WHAT TO WORK ON ▸
Carry on the mailing-list reply about public schools and democratic schooling, starting after its last sentence.
━━━ TEXT PROVIDED
Re: DSM: public school prisons (sharing the SVS model, etc.)


Ben B. Day (bday@cs.umb.edu)
Thu, 9 Nov 2000 15:13:33 -0500 (EST)


Oh, come now people, these are all very poor responses to a reasonable
question. Firstly, the students who most need the benefits of education
(however unfree) don't go to democratic schools, because they can't AFFORD
THEM. Educational requirements are used in the labor market as a means of
discrimination against those who can't afford their costs (whether direct
or opportunity costs). Until we can change the labor market (a much more
daunting task), we can only help students to meet whatever arbitrary
hurdles are placed in the path towards escaping poverty, wage-slavery,
etc.

It seems to me to be frequently forgotten that most students at SVM
schools have at least some form of financial cushions, whihc allows them
much more "freedom" both in their choice of education and their subsequent
choice of career and lifestyle. Not surprisingly then, minorities - who
are overrepresented in low-income families, haven't enjoyed the benefits
of democratic schooling.

For us to tell public school teachers that they are complicit in
undemocratic and unfree education, and that they should bail ship if they
truly believe in democracy and freedom, is to tell them to abandon all of
the children who don't have the privilege of alternative, private
schooling, and who need to do "well" (by whatever miserable standards) to
have any chance of reasonable living conditions when they leave school.
━━━━━━
━━━ MATERIAL
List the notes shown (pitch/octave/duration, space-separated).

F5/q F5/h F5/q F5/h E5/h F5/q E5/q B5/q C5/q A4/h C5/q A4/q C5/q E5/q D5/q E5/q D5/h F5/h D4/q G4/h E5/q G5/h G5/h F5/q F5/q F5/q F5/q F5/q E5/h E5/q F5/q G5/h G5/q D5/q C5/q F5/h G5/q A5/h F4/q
━━━━━━
RESPONSE ▸
Furthermore, we seem to be forgetting that the labor market for TEACHERS
is not looking so hot these days. Today, about HALF of all teaching jobs
are part-time or contingent, which means they probably don't include
health or benefits and pay less than full-timers get for the same work.
Many part-timers are forced to work at multiple schools and simply can't
afford health care. In such a situation, teachers themselves enjoy very
little liberty in choosing where they teach... unless, again, they enjoy
some financial cushion granting them that leniency. The SVS hiring
structure is also highly discriminatory against potential staff members in
need of a steady job paying a living wage. Most staff members have to
attend SVS without pay for some time before being considered by the school
meeting for hire - this is necessary for the school community to get to
know the person they'll be voting on. After they have done this (which
requires either leisure time or a working schedule with sufficient free
time in it), they are usually hired at first only on a part-time basis,
for one or two days a week. SVS is, of course, much better in this respect
than other schools since part-timers who stick with the community
eventually DO get more days and hours (there's almost no upward mobility
in the academic labor market - you get hired out of college either as a
part-timer or a full-timer, and you remain there, or you get knocked down
from full-time to part-time status).

I think it's extremely unfair to devalue the work done by consciencious
teachers in traditional schools, doing the best that they can within the
constraints given to them by their employers. The dominance of unfree
schooling is more of a political than a pedagogical problem, and it won't
be solved by swaying the pedagogical sensibilities of teachers - it will
be solved by changing the administrative and political bodies (and/or
the power structures they make decisions within) that enjoy the last word
on what kind of schooling is "correct" and can pull the plug on funding
for projects not meeting their criteria.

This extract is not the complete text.